◆ **Предоставленный фрагмент**:

Вероятно, оба мы были не очень-то справедливы – я по молодости лет, а он по наивности старого мистика с лицом католического монаха XII века. Ведь автор философии и теории символизма, книги стихов “Пепел”, посвящённой Некрасову (хорошие стихи!), и великолепного романа “Петербург”, инсценированного при советской власти и вставленного (sic!) во 2-м МХАТе, этот полусоветский автор всё ещё вертел столы, беседуя с бесплотными духами. К слову, и Зинаида Райх, брошенная Есениным, но ещё не пленившая Мейерхольда, тоже вертела их с Борисом Николаевичем. <…>
Весьма подозрительная была тут гармония, подозрительное родство душ.

◆ **Исходные данные**:
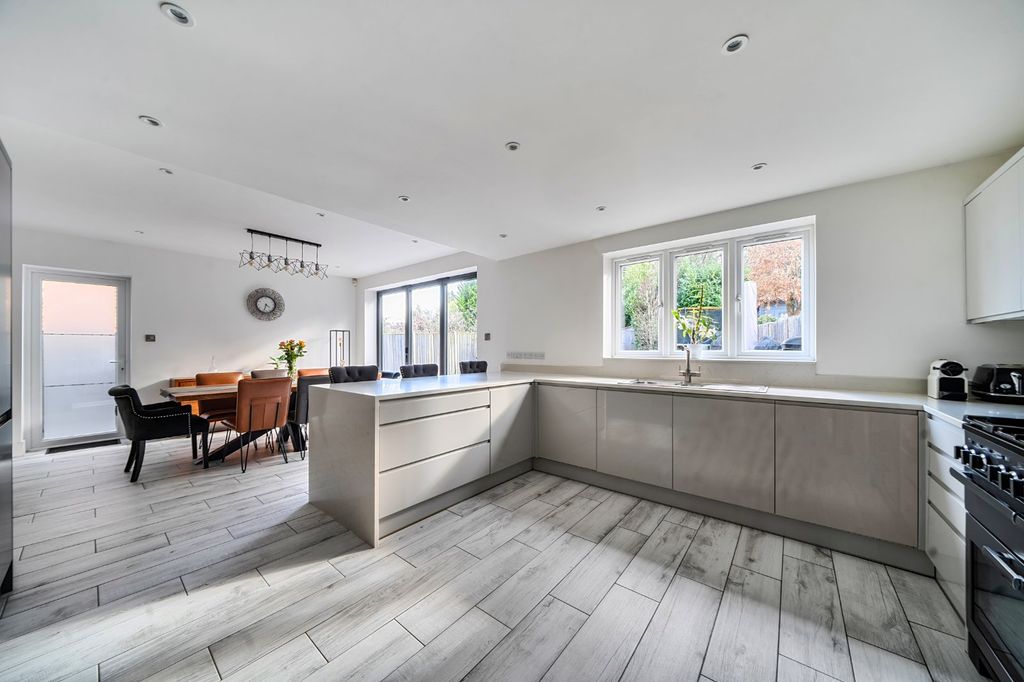 Property photo 3 of 30 Picture No. 91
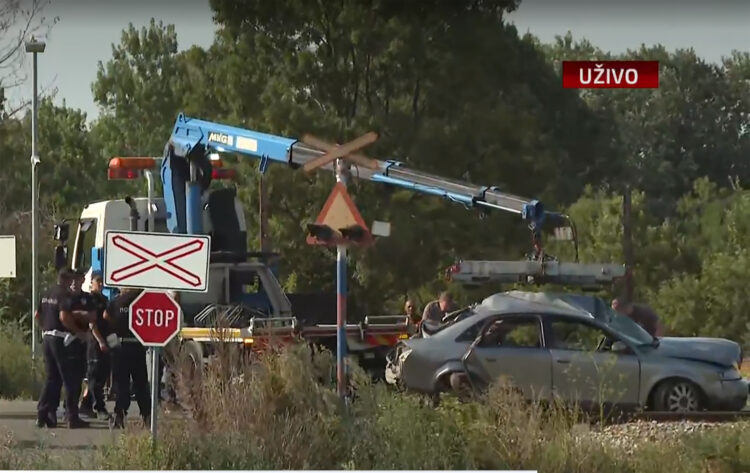 Dvoje djece i vozač poginuli nakon silovitog sudara sa vozom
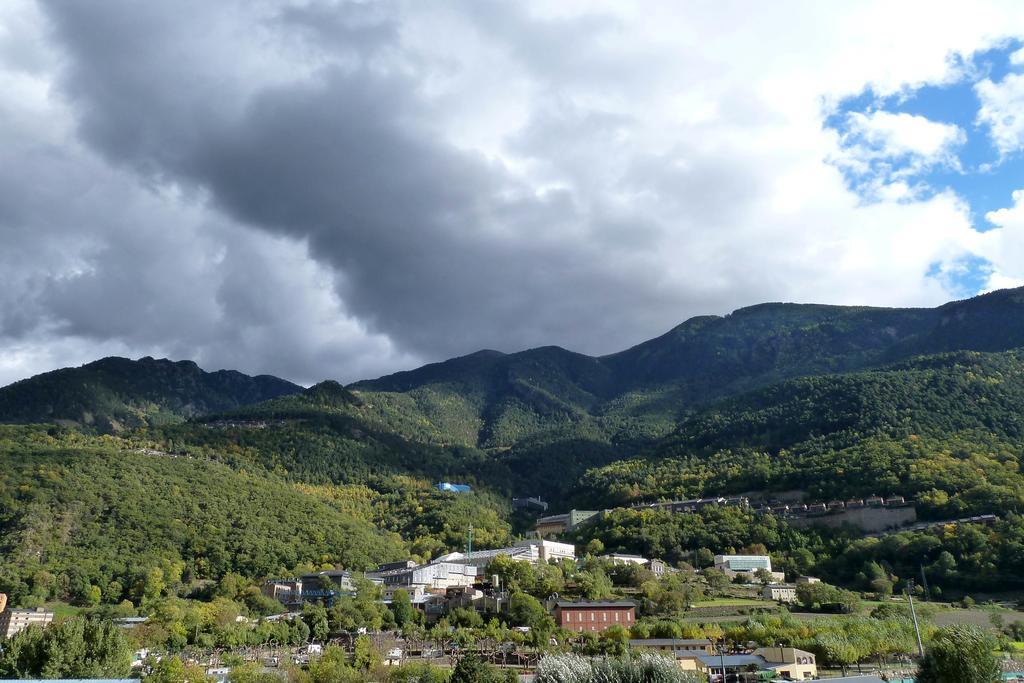 Hotel Bellpi Andorra la Vella Kültér fotó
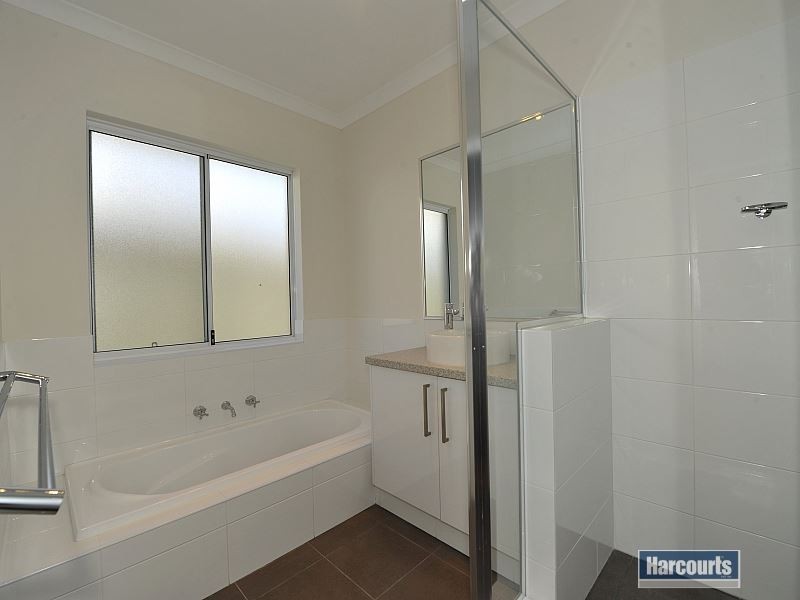 4 Vaucluse Way, Coodanup WA 6210
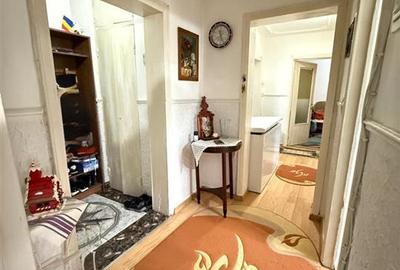 Apartament 3 Camere de Vanzare sau Inchiriere, Strada Lupeni – 81 mp, Etaj 1 - 10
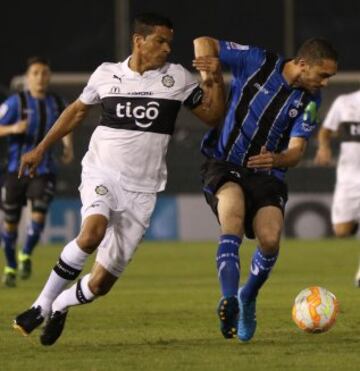 Salustiano Candía disputa el balón con Lucas Simón.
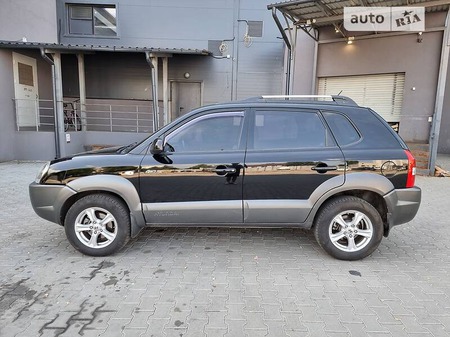 Hyundai Tucson 2006  випуску Київ з двигуном 2 л  позашляховик автомат за 7700 долл. 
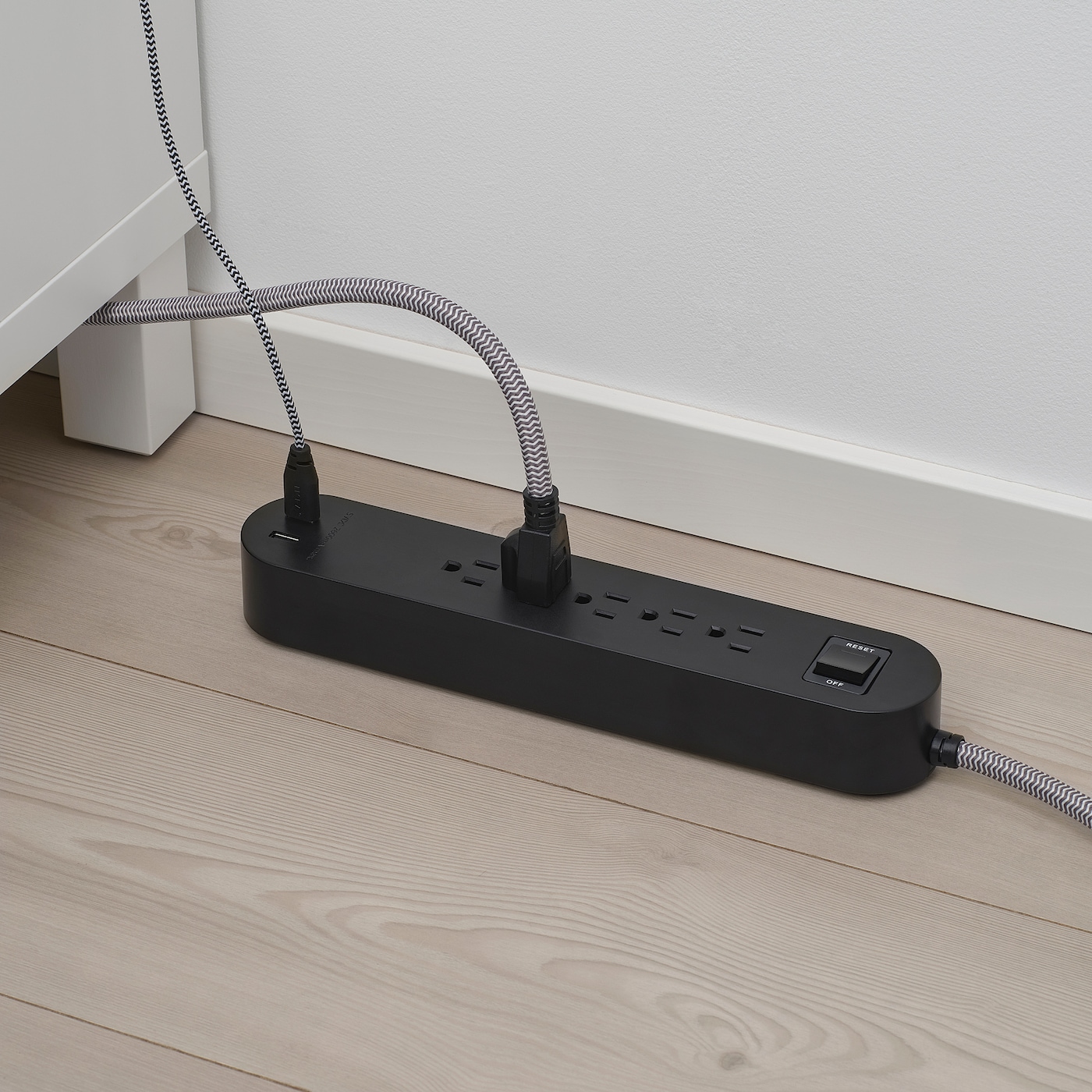 Фото КОППЛА Удлинитель на 5 розеток и 2 порта USB черный/белый/текстильный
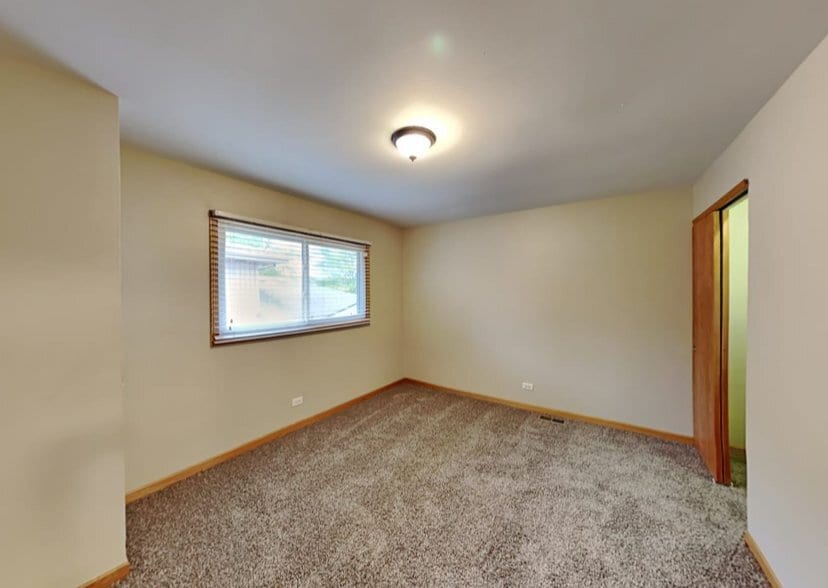 Photo - 47 White Oak Rd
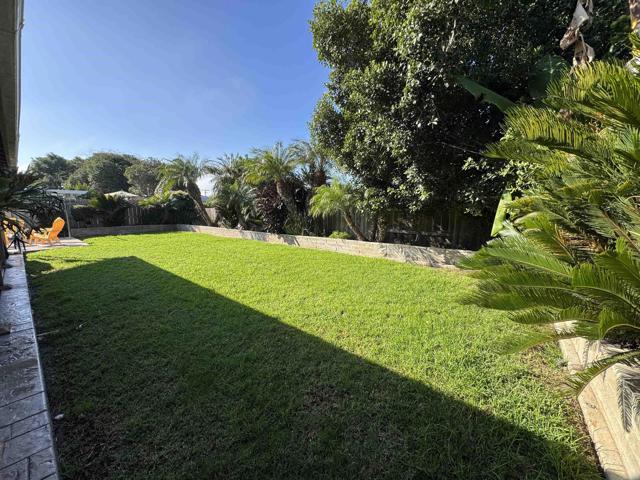 Detail Gallery Image 37 of 46 For 3542 Governor Dr, San Diego,  CA 92122 - 5 Beds | 3 Baths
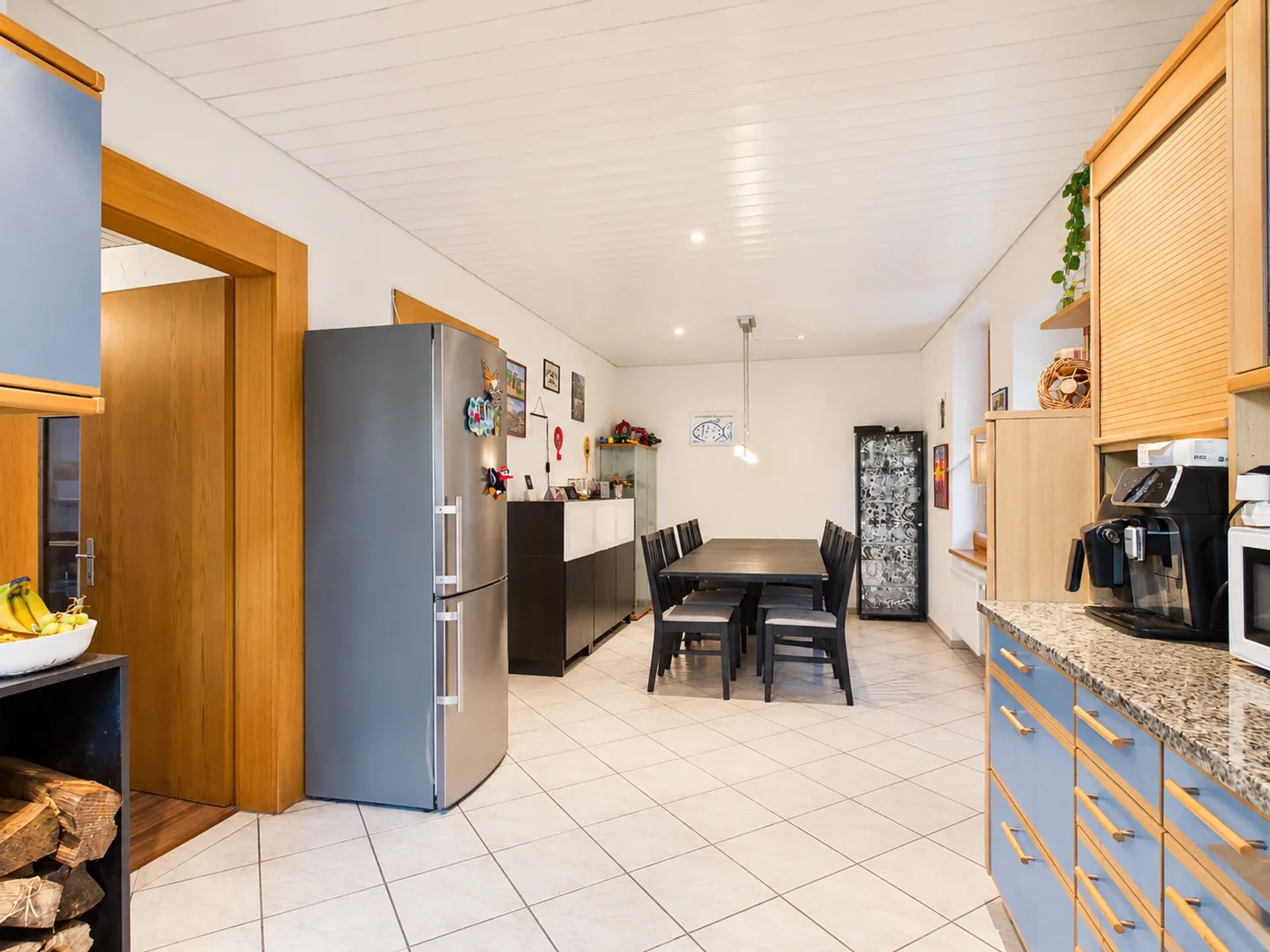Grosszügiges 7-Zimmer-Bauernhaus mit Einliegerwohnung und vielseitigem Nutzungspotenzial - 3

◆ **Условие задачи**: Приведите без изменений часть предоставленного фрагмента начиная со слов «Вероятно, оба мы» вплоть до слов «подозрительное родство душ.» включительно. Записи здесь никакой роли не играют.

◆ **Результат**:
Вероятно, оба мы были не очень-то справедливы – я по молодости лет, а он по наивности старого мистика с лицом католического монаха XII века. Ведь автор философии и теории символизма, книги стихов “Пепел”, посвящённой Некрасову (хорошие стихи!), и великолепного романа “Петербург”, инсценированного при советской власти и вставленного (sic!) во 2-м МХАТе, этот полусоветский автор всё ещё вертел столы, беседуя с бесплотными духами. К слову, и Зинаида Райх, брошенная Есениным, но ещё не пленившая Мейерхольда, тоже вертела их с Борисом Николаевичем. <…>
Весьма подозрительная была тут гармония, подозрительное родство душ.